Recopie le passage du texte sur le jardin allant de "Il y a peu, arbres, pelouse, massifs" jusqu'à "peut encore bouger." inclus, en remplaçant "arbustes" par "buissons".

Page |
# # # #

Ce que j'aime dans la campagne où je vis, plus que ma maison, c'est le bout de nature attenant que j’appelle le "jardin".
Il y a peu, arbres, pelouse, massifs et "espace à jardiner", ont été mis en place sans atermoyer. Pas question alors de perdre plus d'une saison.
Aujourd'hui, l’ensemble est à peu près harmonieux mais il ne me convient pas.
J'ai donc entrepris d'en modifier l’organisation, de redéfinir des contours, de transférer en pleine terre des plantes et des petits arbustes qui vivotaient en pots et qu’avec lassitude, je ne cesse d'arroser l'été et de rempoter chaque printemps.
Je remanie ce qui est en place et qui peut encore bouger.
Je viens de reconfigurer le potager, trop difficile à entretenir. Mais sans grand effort cérébral, en réduisant le vaste rectangle à un petit carré. Une végétation folle dominée par les chardons concurrençait, sans grande lutte, mes légumes et prenait sur eux un avantage funeste, les empêchant de trouver leur place ou en contrariant leur croissance. Travailler la terre, collante par temps humide, dure sous la chaleur, est une affaire ardue.

# # # #

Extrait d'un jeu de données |
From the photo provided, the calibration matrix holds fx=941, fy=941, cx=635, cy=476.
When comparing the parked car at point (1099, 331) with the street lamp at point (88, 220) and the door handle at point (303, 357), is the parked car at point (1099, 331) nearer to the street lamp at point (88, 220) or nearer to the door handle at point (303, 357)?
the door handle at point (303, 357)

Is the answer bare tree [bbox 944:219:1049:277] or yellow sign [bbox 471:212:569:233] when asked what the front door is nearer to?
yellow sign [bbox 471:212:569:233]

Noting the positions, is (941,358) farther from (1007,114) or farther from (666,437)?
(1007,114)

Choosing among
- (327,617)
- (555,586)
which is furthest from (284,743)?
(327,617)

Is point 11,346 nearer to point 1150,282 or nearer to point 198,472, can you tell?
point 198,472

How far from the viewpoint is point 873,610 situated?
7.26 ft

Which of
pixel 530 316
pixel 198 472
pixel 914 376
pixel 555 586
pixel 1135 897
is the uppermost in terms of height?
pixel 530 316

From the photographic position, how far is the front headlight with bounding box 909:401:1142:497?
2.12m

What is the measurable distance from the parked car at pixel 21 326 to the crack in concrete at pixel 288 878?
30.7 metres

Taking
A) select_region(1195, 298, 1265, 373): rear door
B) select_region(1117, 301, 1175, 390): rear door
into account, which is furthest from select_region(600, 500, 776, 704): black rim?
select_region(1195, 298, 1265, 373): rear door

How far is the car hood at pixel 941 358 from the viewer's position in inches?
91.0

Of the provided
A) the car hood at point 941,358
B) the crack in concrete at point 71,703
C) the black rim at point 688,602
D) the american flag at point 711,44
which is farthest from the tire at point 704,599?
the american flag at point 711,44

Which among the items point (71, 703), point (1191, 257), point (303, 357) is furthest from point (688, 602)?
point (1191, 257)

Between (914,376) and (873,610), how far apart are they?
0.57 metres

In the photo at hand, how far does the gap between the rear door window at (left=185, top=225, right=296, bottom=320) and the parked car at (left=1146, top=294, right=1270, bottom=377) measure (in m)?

# # # #

Réponse |
Il y a peu, arbres, pelouse, massifs et "espace à jardiner", ont été mis en place sans atermoyer. Pas question alors de perdre plus d'une saison.
Aujourd'hui, l’ensemble est à peu près harmonieux mais il ne me convient pas.
J'ai donc entrepris d'en modifier l’organisation, de redéfinir des contours, de transférer en pleine terre des plantes et des petits buissons qui vivotaient en pots et qu’avec lassitude, je ne cesse d'arroser l'été et de rempoter chaque printemps.
Je remanie ce qui est en place et qui peut encore bouger.